In time, she was transferred to Engine 152 in Rosebank, where she described the work environment as better, if only because she “went from blatant harassment to underlying harassment.”

During that time, in 1990, she married a fellow firefighter who, she said, “never really believed that women should be in the Fire Department.”

They separated after six years, and divorced three years after that. But by then she was a single working mother of three young daughters.

With her family in mind she sought a more predictable work schedule, and in 1996 she became a special aide to the Division 8 commander in Concord, an office job that included managing the flow of reports, community liaison work and event planning.

Still, she said, the nasty comments and rude remarks continued.

“Sexual harassment runs in waves,” Ms. Beyar explained. “Something might not be said or done every day, but it is always there.”

By 1999, with then-Division 8 Commander and Deputy Chief Robert Mosier at the helm, Ms. Beyar said her treatment got worse, with Mosier regarding her as “nothing more than a secretary.”

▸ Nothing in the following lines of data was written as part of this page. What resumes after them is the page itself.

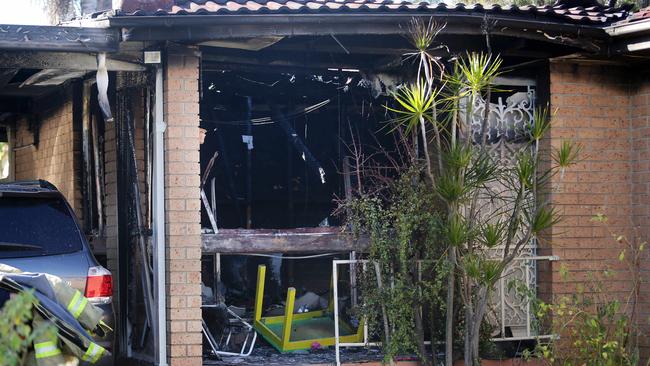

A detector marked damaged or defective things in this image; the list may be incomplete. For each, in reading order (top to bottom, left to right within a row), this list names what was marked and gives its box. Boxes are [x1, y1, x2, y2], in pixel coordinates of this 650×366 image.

charred wooden beam [0, 24, 117, 53]
charred wooden beam [0, 51, 143, 71]
charred wooden beam [200, 227, 368, 253]
burnt timber [200, 227, 368, 253]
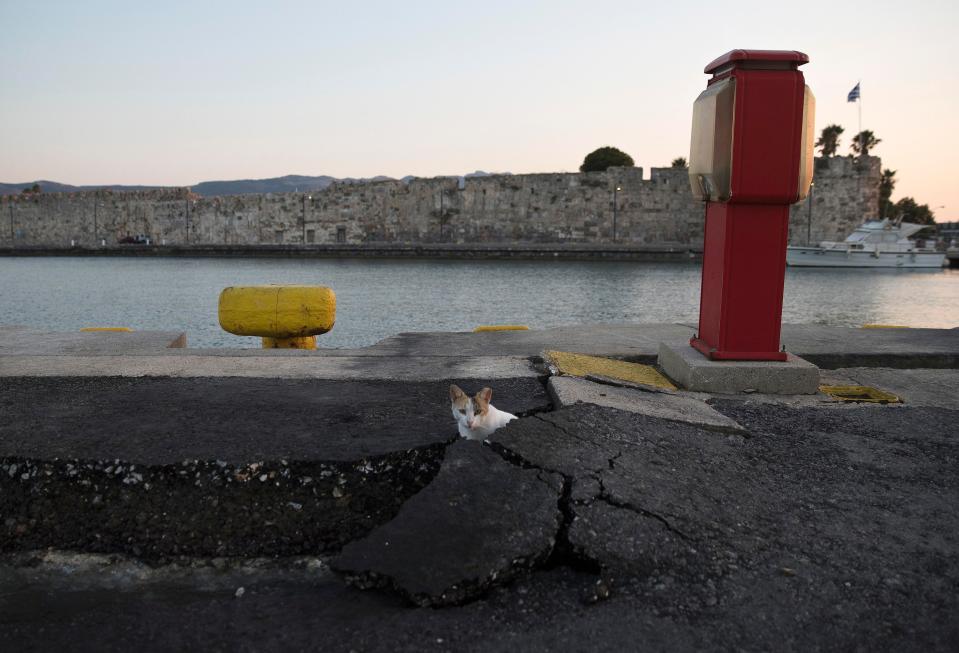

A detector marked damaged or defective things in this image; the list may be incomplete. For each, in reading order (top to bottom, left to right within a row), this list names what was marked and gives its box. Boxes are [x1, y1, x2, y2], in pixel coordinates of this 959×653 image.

broken concrete slab [548, 374, 744, 430]
broken concrete slab [656, 342, 820, 392]
broken concrete slab [334, 438, 568, 608]
cracked asphalt [1, 374, 959, 648]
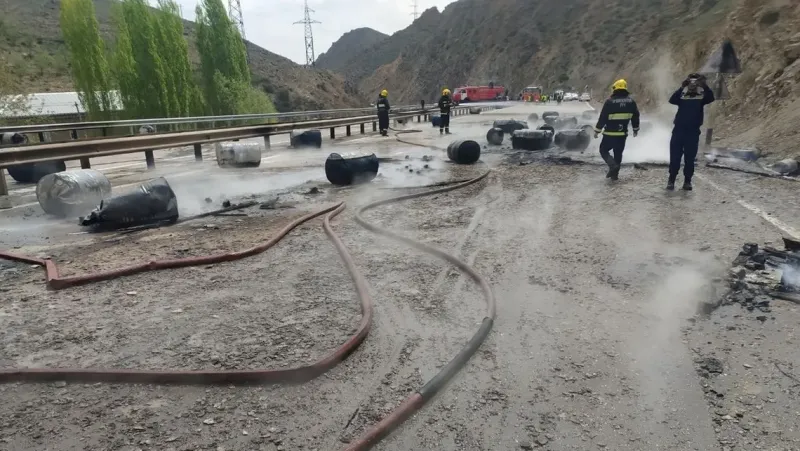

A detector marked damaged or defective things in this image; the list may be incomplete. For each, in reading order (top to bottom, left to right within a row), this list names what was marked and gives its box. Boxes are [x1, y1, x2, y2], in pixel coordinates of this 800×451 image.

charred cylinder [214, 141, 264, 168]
burned tire [290, 129, 322, 148]
charred cylinder [290, 129, 322, 148]
burned tire [446, 140, 478, 165]
charred cylinder [446, 140, 478, 165]
burned tire [484, 127, 504, 145]
charred cylinder [484, 127, 504, 145]
burned tire [490, 119, 528, 135]
burned tire [510, 129, 552, 152]
charred cylinder [552, 129, 592, 152]
burned tire [556, 129, 592, 152]
burned tire [6, 162, 67, 185]
burned tire [324, 153, 380, 186]
charred cylinder [324, 153, 380, 186]
charred cylinder [36, 170, 111, 219]
burned tire [36, 170, 112, 219]
charred cylinder [78, 177, 178, 231]
burned tire [80, 178, 180, 231]
damaged road [1, 103, 800, 451]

He also nixed her request for what’s called a “24 spot,” a work schedule of one day on and three days off, which would have given her a shot at earning overtime, and included such responsibilities as driving the chief to fires and other emergencies.

“I was eligible and I was qualified and I was more senior than the male he put in that position,” said Ms. Beyar. “He just wanted to keep me in the office.”

In court - for much of Ms. Beyar’s discrimination claim against the FDNY revolved around her treatment under Mosier - Mosier said he relied on Ms. Beyar “to do the typing” and to make “the division look good.”

He also said he didn’t want Ms. Beyar as his driver because she had lost her “instincts” - something Ms. Beyar continues to vehemently deny.

Ms. Beyar said that after Mosier turned down her request for a change of assignment, he began to circumvent her on the job, her responsibilities started to dwindle and the negative comments about her increased.

Indeed, in her $10 million lawsuit, Ms. Beyar said Mosier’s condescending treatment of her made her fair game for verbal abuse and jokes from fellow firefighters.

“I was like a pin cushion,” she said the other day.

In June 2001, she filed an internal complaint.

“There was supposed to be confidentially, but there was none,” said Ms. Beyar. “Everyone knew about it. Then it was only given a perfunctory review.”

A year later, she filed another complaint, this one based on the sexual harassment she had endured, with the New York State Human Rights Commission. But there was a backlog of cases in the agency, and progress on her behalf was slow.

“I never filed complaints before that,” she explained, “because I didn’t want to seem like a hysterical woman.”

By 2005, physically and emotionally spent - “an outcast because of my gender” - Ms. Beyar retired.

Not long afterward, she contacted Bello, who would plead her case in Brooklyn federal court.

They said they were stunned when the jury rejected her claims after a five-day trial earlier this month.

They attribute the loss in part to the judge’s decision to limit the scope of the evidence presented, which prevented Bello from shining a light on the systemic abuse Ms. Beyar was subjected to over the years.

“The jury got it wrong,” said Bello. “I will keep fighting for her.”

Today, Ms. Beyar is unemployed, living off her pension, taking care of her daughters and taking care of herself, “trying to get healthy” with the help of a therapist.

“I need closure,” said Ms. Beyar, who hopes to write a book about her experience as a female firefighter in the New York City Fire Department.

But the years of sexual harassment and gender bias haunt her.

“Why can’t they just accept us?” asked Ms. Beyar. “Why do they keep ripping us apart?”